___ Data listing
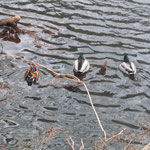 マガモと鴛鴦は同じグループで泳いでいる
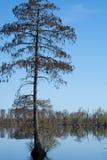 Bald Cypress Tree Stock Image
______
___ Data listing
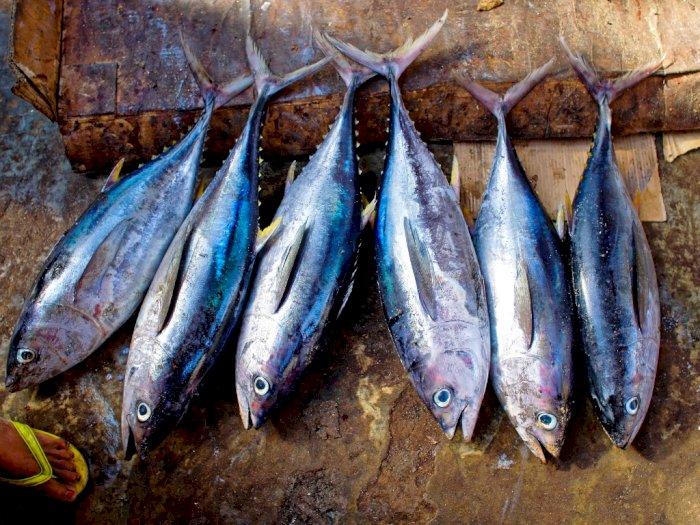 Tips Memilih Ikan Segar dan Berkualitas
______
___ Data listing
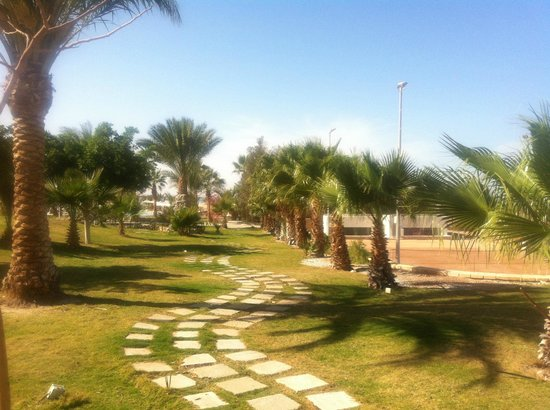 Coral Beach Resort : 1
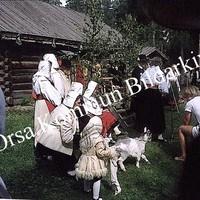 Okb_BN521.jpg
______
Please copy the lines above exactly, starting at the line that holds "マガモと鴛鴦は同じグループで泳いでいる" and ending at the line that holds "Bald Cypress Tree Stock Image"; include both, but no pictures.

■ Reply to the task ■
 マガモと鴛鴦は同じグループで泳いでいる
 Bald Cypress Tree Stock Image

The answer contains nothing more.